Effective Classroom Presentations Using WriteOn


In this paper, we discuss an advance in technology-aided instruction. Not limited as in the past to PowerPoint-based or white board-centered electronic ink applications, the new tool, WriteOn, allows the instructor to use electronic ink to annotate on top of any application visible on the tablet PC display screen. This tool can be useful in improving both the presentation of information as well as the interactivity in classroom instruction. Previous research in this area led to the development of tools that are PowerPoint®-based applications, or electronic ink-based alone applications. Some allowed the presenter to broadcast slides and electronic ink to class while others are simply a presentation tool. Previous applications do not allow the presenter to annotate contents displayed or executing on the screen, nor to simultaneously broadcast the desktop screen activity. Using WriteOn, the instructor can choose to broadcast the dynamic screen contents along with electronic ink in real-time.
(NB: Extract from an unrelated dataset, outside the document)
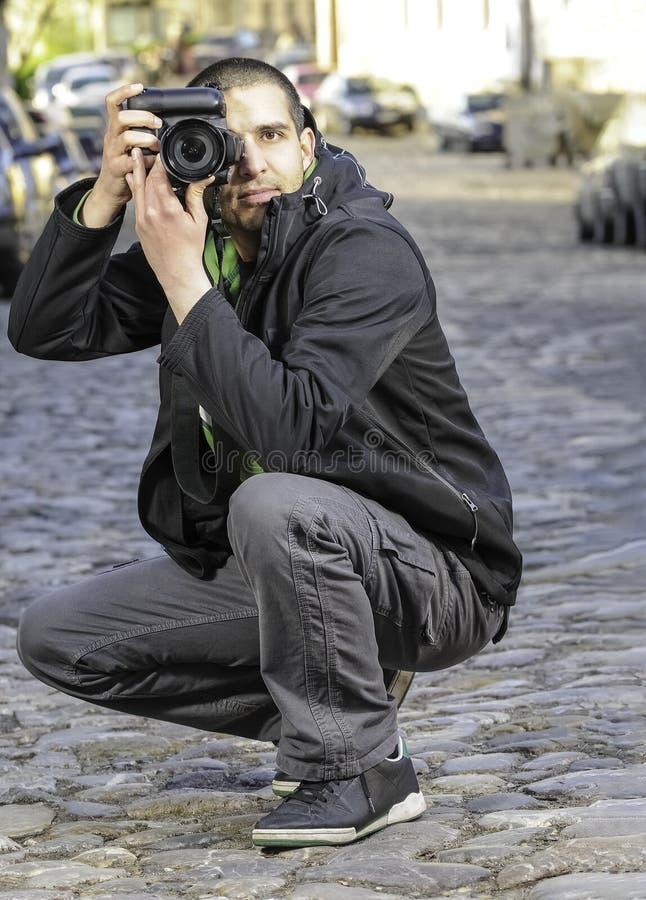 Φωτογράφος που παίρνει τη φωτογραφία στοκ φωτογραφία με δικαίωμα ελεύθερης χρήσης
Alternatively, the WriteOn user can save the ink annotations and desktop activity as a movie file (or individual screen captures) and then later broadcast these files to the students. Students receiving the broadcast presentation may save the file on their local machine. WriteOn is also capable of recording audio captured on the presenter’s machine and synchronize it to the annotation ink strokes. Using WriteOn, the instructor can enhance the real time experience of any concept or program being taught through annotations on the screen.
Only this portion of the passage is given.